Marc Robinson-Rechavi: Bgee differentiates itself from other resources by completely integrating data across multiple datasets and multiple technologies using qualitative (calls of presence/absence of expression) and quantitative methods (non-parametric statistics producing expression “scores”); together providing a single answer to the question “where is this gene expressed?”.
In addition, relations of anatomical homology between species have been curated to allow gene expression comparisons between different species: information on gene expression in human lung is now comparable to that on the swim bladder in zebrafish. This is essential not only to study gene evolution, but also in other fields such as biomedical applications.
Which feature in Bgee is currently most exciting?
Frédéric Bastian: It is definitely the gene expression comparison tool! Using curated anatomical homology in animals, this feature allows the automatic comparison of gene expression within and between species. A user can enter a gene list, and Bgee will identify the conditions in which the expression of a gene is the most conserved. For instance, when entering the list of orthologs of the brain gene SRRM4, Bgee correctly identifies specific nervous system structures as the organs with the most conserved expression in vertebrates.
Thinking about the future: how do you expect to see Bgee continue to evolve?
Frédéric Bastian: The release of version 15 of Bgee, planned for April 2021, will integrate single-cell RNA-Seq data (scRNA-Seq), as well as RNA-Seq from 60 more species. This is a major step that will allow an unprecedented level of detail in the description of gene expression patterns. Research data needs to be interoperable to advance the life sciences. Bgee facilitates this process since both researchers and published datasets benefit from its tools and integration functions: data remains seamlessly available to researchers, either for analyses within a single species, or for comparative transcriptomics over multiple species.
What does it mean to be an SIB Resource?
Marc Robinson-Rechavi: By being an SIB Resource, Bgee benefits from the network of best-in-class resources identified and supported by SIB. This allows data and knowledge exchange with major resources, such as UniProtKB/SwissProt, STRING, and SwissOrthology. It also has access to the range of competences of SIB experts, notably in biocuration. Bgee also benefits from SIB’s support in improving user experience, disseminating information, and applying for grants from major funding agencies.
Frédéric Bastian: More generally, by promoting its culture of excellence in data science, SIB motivates the Bgee team to pursue its aim of producing results of the highest standard and quality. This is reflected very pragmatically in our annotation standards, coding practices, and data quality assurance.
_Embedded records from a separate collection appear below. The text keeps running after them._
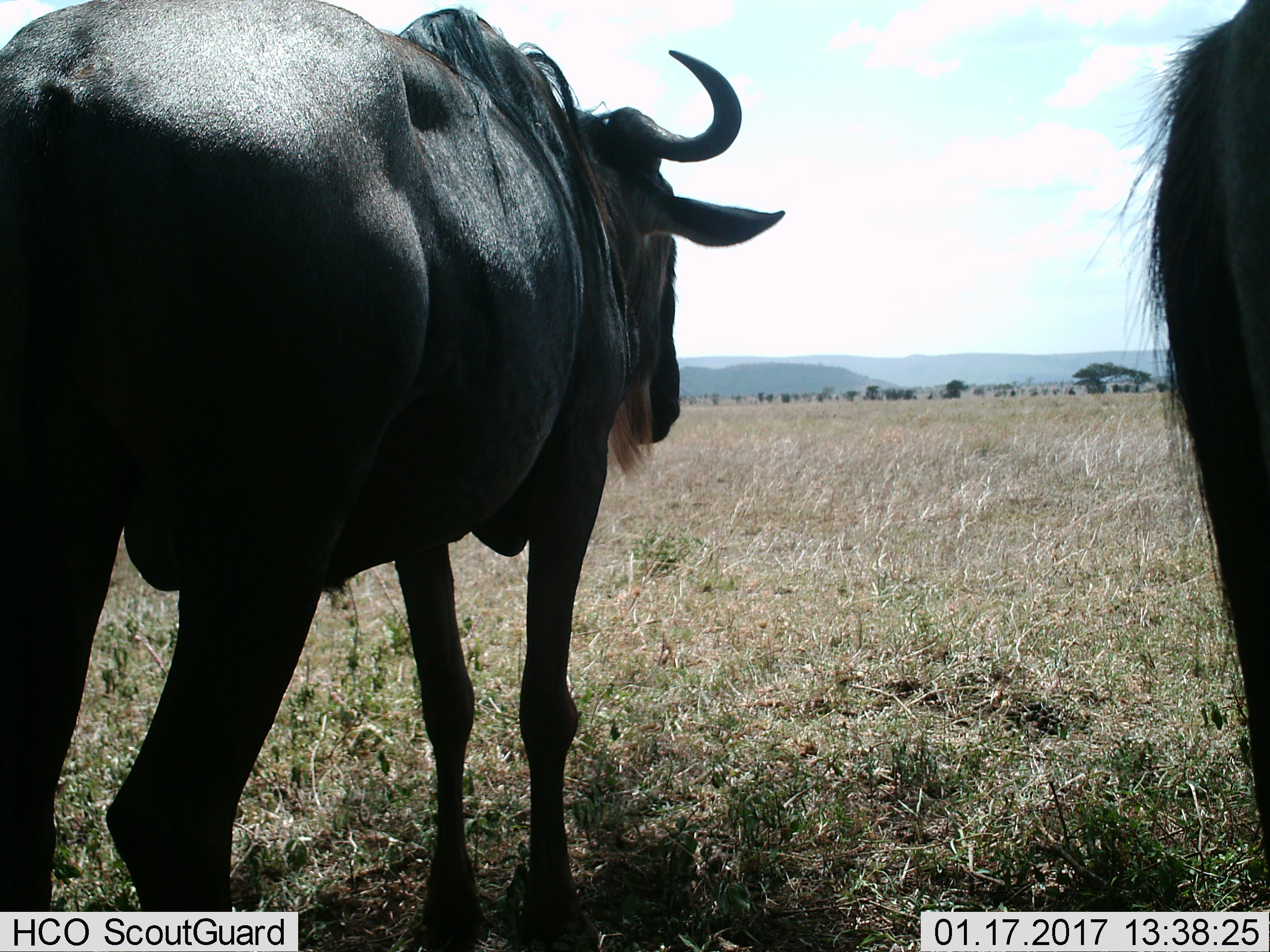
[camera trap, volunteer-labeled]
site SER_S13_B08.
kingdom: Animalia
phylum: Chordata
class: Mammalia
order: Artiodactyla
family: Bovidae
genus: Connochaetes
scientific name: Connochaetes taurinus taurinus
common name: blue wildebeest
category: wildebeestblue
Wildebeestblue (blue wildebeest) (Connochaetes taurinus taurinus), count 2. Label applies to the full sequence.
What striking feature would you next like to integrate into Bgee?
Frédéric Bastian: A tool to perform differential expression analyses over the integration of all data in Bgee, allowing comparison of any condition (e.g. data type, species or tissue). With such a feature, it would for instance be possible to retrieve the most important genes in an organ as compared to all other organs, or the genes harbouring most of the variations between different strains of the same species, or study expression level changes during gene evolution between species. We actually have something in the pipeline for that!
Bastian et al., The Bgee suite: integrated curated expression atlas and comparative transcriptomics in animals, Nucleic Acids Research, 2020.